*Geek Box: Intention to Treat Analysis
In a randomised controlled trial, it is important to match both arms of the trial to ensure that one side doesn’t influence [i.e., bias] the results more than the other. This can be a problem if there is, for example, a high drop-out rate in one arm of the trial; the other arm will then have more statistical power, and it may over-inflate the effect of that arm vs. the comparative arm [or the control, if it is a control arm].
Intention to treat [ITT] is where the researchers will conduct analysis as if all subjects randomised in the trial completed it, irrespective of whether they dropped out, or didn’t comply with the protocol. Drop-out and noncompliance are two issues which face many trials, in particular nutrition and weight loss interventions.
True intention to treat analysis requires complete data to be available for all subjects who didn’t complete the trial according to protocol. However, that data is not always available, and so often researchers will make assumptions based on, e.g., a last data point or a baseline measurement.

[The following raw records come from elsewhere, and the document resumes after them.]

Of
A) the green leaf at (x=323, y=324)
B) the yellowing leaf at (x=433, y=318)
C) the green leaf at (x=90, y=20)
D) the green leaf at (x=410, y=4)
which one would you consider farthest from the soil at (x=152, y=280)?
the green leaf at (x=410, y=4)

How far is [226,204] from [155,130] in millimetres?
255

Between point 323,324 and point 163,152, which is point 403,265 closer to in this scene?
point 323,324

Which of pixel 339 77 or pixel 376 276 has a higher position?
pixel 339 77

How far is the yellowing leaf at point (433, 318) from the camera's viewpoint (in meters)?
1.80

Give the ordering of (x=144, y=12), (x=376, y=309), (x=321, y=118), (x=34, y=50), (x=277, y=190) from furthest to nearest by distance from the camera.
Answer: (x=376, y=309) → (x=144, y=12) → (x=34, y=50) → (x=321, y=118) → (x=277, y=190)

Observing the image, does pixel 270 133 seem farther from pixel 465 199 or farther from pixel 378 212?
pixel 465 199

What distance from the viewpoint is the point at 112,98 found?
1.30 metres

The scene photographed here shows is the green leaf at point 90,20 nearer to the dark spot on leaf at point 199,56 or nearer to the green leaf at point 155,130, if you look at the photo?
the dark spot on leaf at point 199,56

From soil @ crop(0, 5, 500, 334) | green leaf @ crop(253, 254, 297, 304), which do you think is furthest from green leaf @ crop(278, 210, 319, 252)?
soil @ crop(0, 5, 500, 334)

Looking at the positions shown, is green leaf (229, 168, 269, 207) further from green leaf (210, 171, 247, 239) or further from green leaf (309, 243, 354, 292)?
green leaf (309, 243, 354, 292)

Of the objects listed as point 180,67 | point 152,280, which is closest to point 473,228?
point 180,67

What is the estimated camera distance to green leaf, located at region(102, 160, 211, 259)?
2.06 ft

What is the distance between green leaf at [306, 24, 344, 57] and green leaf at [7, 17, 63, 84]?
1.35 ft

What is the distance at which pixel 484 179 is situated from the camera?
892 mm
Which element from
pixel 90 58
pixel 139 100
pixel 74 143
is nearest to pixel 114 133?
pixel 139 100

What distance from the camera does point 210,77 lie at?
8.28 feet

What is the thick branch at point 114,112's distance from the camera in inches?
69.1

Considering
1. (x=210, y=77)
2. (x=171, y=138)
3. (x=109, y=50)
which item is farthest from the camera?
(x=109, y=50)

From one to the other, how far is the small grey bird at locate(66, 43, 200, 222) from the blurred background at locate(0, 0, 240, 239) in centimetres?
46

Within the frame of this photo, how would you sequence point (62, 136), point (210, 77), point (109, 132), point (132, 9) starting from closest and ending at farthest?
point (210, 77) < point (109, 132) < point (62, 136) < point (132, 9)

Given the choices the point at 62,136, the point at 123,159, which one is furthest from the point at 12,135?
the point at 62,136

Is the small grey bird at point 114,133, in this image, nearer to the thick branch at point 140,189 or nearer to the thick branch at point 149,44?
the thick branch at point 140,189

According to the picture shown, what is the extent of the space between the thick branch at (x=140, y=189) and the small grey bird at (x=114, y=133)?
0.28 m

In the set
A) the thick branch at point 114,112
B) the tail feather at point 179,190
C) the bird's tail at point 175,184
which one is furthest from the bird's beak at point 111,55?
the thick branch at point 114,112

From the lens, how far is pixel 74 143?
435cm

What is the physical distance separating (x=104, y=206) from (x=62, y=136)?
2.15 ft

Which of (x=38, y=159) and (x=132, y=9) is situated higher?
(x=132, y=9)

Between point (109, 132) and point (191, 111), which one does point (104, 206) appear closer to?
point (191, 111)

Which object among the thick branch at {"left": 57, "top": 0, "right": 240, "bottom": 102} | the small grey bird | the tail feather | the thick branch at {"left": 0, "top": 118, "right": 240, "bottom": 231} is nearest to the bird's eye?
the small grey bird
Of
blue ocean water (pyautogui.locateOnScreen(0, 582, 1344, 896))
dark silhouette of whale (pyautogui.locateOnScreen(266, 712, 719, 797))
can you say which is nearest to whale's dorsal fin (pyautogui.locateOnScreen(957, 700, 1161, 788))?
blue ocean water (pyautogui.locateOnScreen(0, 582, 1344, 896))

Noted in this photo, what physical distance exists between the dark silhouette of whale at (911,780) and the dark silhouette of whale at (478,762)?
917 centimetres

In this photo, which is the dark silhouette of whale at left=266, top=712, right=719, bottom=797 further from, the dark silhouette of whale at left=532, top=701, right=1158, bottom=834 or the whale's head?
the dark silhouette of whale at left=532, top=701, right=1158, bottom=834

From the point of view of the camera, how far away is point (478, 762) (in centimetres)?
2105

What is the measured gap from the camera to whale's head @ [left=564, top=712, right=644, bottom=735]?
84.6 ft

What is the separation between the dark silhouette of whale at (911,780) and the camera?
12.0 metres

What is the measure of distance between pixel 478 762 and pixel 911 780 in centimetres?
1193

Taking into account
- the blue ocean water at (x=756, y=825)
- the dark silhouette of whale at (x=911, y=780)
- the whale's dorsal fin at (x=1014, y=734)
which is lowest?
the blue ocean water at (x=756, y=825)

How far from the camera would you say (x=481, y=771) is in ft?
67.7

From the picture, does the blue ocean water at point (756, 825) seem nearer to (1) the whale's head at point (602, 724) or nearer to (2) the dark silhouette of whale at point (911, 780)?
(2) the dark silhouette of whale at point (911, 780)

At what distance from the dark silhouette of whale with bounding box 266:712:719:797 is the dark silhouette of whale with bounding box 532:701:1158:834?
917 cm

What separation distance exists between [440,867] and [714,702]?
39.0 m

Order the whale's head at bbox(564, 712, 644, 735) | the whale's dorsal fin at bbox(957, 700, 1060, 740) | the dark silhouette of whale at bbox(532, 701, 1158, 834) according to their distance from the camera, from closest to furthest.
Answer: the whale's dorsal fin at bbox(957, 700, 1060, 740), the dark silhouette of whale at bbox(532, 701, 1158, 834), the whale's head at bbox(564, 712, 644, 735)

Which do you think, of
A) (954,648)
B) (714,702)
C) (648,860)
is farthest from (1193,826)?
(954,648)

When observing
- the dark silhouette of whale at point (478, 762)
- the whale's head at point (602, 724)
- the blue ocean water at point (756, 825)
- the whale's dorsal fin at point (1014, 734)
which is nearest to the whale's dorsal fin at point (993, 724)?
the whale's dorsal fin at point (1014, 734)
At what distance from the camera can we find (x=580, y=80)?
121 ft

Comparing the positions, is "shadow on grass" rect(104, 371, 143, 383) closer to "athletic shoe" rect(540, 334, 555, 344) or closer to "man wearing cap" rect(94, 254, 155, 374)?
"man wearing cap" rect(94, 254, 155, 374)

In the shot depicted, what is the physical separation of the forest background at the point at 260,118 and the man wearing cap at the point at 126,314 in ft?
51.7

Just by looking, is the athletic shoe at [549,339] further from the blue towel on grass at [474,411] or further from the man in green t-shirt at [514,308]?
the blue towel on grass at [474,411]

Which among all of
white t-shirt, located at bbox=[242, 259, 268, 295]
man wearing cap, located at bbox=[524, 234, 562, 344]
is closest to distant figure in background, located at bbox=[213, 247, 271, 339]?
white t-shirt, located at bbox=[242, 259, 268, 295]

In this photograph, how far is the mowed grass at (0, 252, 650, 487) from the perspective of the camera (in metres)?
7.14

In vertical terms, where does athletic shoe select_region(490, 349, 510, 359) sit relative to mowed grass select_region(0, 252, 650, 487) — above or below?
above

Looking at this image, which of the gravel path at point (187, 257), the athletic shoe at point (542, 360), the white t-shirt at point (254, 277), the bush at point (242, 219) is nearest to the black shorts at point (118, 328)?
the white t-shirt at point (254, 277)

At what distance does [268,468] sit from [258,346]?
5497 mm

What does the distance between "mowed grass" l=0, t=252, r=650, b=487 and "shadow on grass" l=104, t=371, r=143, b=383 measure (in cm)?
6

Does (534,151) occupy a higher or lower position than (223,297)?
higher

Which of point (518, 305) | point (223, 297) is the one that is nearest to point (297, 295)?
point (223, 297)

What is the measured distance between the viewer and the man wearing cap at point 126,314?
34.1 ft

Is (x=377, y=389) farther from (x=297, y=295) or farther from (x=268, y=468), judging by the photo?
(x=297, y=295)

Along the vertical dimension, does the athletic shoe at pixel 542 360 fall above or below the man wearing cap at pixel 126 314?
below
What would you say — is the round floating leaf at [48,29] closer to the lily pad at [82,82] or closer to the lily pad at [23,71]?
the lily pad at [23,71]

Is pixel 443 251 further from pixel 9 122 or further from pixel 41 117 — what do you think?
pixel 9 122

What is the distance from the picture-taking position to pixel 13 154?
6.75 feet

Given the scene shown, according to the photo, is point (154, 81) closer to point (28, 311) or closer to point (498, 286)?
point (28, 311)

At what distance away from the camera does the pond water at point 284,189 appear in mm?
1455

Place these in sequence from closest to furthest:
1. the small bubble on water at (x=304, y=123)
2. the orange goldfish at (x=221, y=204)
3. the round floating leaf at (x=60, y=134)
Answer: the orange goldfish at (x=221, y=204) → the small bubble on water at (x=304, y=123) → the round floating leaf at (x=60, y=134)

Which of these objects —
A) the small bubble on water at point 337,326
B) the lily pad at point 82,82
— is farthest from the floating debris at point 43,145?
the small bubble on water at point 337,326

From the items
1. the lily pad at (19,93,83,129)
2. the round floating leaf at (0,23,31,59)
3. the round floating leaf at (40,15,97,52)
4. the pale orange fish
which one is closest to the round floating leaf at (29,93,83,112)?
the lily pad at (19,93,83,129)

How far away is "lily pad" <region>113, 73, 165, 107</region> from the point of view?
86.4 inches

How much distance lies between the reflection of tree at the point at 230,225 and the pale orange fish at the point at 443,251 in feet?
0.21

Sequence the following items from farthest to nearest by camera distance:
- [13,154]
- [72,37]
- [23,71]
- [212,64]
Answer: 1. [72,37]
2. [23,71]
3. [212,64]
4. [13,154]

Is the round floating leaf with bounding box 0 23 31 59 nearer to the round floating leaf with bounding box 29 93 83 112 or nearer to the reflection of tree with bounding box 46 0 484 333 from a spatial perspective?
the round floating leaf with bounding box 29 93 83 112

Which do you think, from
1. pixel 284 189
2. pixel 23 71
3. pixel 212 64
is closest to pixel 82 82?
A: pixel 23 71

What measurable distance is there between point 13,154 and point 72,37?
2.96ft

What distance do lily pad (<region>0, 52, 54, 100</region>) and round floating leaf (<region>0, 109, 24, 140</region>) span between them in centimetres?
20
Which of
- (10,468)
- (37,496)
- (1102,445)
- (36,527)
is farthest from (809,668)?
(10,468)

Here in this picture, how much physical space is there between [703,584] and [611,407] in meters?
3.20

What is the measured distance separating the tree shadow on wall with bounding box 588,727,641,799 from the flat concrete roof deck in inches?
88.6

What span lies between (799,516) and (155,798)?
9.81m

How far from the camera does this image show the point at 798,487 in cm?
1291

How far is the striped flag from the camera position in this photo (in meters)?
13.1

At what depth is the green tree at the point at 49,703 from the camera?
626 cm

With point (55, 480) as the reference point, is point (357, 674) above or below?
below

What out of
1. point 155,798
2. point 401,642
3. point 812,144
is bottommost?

Let’s say a participant dropped out of a 1yr weight loss trial after 6-months; the researchers would use their baseline weight and weight at 6-months, and the change in weight, as the data included in the statistical analysis, as if the participant had completed the full study.
Intention to treat is a positive because it maintains the study sample size, and it assumes a real-world practicality, because in the real world, not everyone is compliant with a protocol.